Einde fiscale eenheid door verkoop
Tot 2004. Tot 2004 was het zo dat bij verkoop van de aandelen in de werk-BV in een jaar, stel 2003, de fiscale eenheid met terugwerkende kracht tot 1 januari 2003 eindigde. Dit betekende veelal dat de werk-BV over 2003 zelf aangifte vennootschapsbelasting moest doen en zelfstandig belast werd voor de winst over heel 2003. Dat was redelijk overzichtelijk.
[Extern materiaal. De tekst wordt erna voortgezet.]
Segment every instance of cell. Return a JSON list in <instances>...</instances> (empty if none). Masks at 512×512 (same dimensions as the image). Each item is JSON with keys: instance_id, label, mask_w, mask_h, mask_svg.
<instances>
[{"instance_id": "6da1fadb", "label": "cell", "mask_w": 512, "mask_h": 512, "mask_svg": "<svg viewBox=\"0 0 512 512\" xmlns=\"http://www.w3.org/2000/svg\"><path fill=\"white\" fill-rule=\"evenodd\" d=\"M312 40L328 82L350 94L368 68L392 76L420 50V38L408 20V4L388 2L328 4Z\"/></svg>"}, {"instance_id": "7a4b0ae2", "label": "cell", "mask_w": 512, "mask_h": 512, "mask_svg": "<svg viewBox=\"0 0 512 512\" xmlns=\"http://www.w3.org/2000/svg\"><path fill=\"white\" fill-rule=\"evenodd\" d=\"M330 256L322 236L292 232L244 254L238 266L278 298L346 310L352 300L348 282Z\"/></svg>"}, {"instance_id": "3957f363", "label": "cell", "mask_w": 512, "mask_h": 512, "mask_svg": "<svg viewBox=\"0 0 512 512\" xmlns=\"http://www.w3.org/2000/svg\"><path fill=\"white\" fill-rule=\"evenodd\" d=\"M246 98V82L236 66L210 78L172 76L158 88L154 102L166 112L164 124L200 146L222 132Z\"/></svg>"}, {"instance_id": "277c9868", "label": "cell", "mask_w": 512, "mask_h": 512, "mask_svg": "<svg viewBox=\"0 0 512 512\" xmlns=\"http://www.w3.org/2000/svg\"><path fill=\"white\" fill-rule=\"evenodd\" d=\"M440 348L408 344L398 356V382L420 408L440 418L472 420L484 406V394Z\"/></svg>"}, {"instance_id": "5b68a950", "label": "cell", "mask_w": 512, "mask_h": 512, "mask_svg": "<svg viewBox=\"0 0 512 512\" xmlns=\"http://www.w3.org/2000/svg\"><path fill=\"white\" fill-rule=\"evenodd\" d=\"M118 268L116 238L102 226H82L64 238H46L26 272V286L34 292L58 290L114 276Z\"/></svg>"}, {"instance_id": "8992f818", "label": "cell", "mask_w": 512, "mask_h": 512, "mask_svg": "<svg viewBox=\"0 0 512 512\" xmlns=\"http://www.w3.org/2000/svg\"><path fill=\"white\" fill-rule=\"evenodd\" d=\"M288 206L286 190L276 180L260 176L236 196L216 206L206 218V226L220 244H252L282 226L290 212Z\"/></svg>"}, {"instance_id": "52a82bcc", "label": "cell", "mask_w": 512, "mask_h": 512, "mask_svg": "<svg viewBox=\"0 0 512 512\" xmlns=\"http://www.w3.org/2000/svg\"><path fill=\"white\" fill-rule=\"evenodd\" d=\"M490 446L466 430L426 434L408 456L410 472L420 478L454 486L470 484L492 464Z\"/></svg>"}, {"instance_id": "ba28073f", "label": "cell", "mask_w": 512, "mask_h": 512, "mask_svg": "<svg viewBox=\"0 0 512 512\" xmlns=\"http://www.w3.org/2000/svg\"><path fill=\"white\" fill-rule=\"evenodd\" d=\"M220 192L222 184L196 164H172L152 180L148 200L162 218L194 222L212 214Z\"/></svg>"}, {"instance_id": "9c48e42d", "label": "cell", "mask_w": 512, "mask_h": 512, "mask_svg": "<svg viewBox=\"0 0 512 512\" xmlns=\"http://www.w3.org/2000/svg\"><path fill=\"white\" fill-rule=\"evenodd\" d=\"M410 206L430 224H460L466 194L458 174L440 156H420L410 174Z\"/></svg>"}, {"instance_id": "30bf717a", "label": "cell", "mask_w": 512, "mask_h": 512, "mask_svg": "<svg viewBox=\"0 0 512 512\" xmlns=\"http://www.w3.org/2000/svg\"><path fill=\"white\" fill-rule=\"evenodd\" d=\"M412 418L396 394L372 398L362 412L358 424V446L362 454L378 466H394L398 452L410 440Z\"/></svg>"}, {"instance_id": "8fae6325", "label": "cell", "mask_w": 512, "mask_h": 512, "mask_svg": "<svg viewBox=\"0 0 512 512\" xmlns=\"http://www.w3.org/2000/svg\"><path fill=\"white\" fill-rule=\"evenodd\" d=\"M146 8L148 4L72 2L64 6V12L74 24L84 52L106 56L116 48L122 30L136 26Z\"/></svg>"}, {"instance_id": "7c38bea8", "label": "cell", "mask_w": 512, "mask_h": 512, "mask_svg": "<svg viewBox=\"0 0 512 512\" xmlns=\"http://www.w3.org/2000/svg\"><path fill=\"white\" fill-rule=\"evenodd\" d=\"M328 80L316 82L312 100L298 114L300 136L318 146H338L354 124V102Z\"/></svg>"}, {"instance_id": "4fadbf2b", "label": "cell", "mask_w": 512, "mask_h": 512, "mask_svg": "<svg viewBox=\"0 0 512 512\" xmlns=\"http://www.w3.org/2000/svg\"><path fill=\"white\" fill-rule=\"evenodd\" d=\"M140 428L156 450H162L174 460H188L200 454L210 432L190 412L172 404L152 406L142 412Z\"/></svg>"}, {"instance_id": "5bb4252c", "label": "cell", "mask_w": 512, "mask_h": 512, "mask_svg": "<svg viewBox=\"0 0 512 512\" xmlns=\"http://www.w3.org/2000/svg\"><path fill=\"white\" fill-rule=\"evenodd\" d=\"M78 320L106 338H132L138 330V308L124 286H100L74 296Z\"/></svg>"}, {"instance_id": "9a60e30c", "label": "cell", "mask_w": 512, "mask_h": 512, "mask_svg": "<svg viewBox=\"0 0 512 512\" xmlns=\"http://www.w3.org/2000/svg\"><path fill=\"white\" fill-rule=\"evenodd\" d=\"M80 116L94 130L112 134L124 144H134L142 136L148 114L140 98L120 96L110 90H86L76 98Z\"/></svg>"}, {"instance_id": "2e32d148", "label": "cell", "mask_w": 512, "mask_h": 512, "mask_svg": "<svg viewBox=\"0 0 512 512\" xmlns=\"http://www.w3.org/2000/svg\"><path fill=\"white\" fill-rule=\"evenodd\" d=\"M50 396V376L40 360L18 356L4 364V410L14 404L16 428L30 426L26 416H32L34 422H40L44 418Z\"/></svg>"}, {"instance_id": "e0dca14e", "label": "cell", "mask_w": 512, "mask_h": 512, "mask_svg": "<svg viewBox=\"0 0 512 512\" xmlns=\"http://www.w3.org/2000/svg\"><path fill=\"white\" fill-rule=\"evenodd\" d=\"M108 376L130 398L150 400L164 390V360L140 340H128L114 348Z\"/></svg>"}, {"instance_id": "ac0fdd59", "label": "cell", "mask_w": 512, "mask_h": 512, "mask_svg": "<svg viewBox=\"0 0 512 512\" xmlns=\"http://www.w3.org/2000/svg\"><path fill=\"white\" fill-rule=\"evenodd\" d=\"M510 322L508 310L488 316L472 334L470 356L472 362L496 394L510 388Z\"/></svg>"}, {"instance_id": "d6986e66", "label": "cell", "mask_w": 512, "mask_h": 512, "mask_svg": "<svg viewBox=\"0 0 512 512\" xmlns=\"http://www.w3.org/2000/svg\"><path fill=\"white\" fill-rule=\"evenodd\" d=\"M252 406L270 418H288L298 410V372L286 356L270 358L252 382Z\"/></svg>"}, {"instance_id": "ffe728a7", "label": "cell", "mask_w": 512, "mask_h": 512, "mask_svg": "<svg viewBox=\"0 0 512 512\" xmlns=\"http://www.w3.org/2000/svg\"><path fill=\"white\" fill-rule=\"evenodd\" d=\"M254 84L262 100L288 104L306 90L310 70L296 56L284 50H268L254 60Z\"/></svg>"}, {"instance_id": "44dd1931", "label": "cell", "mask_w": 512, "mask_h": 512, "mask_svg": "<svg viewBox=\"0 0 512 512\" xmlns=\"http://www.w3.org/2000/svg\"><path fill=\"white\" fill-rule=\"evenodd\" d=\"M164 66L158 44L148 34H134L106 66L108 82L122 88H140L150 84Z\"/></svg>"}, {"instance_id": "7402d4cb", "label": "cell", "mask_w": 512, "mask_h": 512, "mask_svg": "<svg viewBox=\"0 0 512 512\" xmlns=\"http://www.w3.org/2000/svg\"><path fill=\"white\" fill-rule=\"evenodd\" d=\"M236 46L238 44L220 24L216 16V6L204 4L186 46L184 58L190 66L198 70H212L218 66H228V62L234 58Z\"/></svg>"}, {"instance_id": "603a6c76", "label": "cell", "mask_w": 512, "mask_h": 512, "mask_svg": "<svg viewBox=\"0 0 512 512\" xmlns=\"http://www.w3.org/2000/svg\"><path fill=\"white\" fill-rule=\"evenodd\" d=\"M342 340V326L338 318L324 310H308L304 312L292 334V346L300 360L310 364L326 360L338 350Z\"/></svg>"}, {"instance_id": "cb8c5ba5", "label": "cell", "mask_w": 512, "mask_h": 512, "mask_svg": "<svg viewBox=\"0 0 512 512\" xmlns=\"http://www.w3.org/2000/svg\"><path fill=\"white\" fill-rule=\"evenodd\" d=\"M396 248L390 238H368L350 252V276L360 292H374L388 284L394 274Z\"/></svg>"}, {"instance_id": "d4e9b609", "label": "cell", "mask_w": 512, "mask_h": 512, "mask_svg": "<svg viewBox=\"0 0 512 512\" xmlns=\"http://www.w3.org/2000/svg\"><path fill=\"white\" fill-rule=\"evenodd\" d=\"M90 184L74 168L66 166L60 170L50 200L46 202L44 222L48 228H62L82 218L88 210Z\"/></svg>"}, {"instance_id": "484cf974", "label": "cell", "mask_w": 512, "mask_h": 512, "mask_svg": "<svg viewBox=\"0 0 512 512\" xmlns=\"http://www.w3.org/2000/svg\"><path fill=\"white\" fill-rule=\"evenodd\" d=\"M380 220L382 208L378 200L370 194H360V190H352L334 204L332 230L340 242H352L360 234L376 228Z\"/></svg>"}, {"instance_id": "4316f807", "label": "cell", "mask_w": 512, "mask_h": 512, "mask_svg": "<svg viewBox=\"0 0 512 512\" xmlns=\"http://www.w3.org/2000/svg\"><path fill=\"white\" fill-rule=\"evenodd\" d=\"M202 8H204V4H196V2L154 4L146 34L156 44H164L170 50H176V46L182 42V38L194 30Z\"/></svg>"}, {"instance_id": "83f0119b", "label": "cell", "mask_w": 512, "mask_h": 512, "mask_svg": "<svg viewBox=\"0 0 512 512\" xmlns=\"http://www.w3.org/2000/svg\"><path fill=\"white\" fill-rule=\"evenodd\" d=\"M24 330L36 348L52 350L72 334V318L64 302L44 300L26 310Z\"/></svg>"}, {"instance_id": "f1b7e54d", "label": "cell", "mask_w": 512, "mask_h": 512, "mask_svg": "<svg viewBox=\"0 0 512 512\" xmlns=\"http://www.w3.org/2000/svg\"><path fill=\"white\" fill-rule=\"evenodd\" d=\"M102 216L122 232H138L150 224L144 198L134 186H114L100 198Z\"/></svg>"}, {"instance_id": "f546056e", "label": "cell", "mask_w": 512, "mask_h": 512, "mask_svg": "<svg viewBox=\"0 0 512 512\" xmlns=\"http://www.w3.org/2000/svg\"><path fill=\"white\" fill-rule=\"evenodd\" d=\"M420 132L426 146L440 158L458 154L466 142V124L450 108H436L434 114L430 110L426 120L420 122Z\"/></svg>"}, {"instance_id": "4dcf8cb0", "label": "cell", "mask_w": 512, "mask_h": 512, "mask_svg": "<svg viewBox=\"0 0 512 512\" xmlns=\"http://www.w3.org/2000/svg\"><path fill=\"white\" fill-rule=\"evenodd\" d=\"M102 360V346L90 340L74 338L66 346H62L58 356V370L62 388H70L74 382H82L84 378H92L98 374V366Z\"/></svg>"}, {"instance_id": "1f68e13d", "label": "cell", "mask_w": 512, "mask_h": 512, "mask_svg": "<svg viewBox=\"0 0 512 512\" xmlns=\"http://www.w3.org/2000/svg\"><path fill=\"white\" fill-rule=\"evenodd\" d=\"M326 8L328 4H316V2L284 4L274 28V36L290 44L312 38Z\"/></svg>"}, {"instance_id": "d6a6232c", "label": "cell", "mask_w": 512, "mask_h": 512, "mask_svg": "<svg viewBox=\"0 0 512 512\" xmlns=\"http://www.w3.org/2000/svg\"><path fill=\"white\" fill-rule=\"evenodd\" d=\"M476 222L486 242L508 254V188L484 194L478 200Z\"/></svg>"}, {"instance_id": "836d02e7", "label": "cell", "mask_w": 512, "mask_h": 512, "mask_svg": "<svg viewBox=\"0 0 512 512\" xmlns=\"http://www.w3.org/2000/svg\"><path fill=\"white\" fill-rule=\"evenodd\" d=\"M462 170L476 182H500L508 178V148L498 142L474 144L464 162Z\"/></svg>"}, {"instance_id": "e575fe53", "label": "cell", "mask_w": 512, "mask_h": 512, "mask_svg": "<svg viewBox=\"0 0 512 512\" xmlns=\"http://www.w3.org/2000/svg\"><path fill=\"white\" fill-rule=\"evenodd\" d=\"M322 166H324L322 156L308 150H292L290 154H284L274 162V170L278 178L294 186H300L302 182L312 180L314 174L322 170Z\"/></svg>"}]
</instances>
Huidige regeling voor fiscale eenheid
Moment van verkoop. Tegenwoordig eindigt de fiscale eenheid niet per 1 januari maar op het moment waarop de aandelen in de werk-BV verkocht worden. Bij verkoop op 1 juli 2019 is dat dus halverwege het jaar. Dit betekent dat de holding-BV belasting betaalt over het resultaat van de werk-BV van het eerste half jaar en dat de werk-BV zelf de vennootschapsbelasting betaalt over de tweede helft van het jaar.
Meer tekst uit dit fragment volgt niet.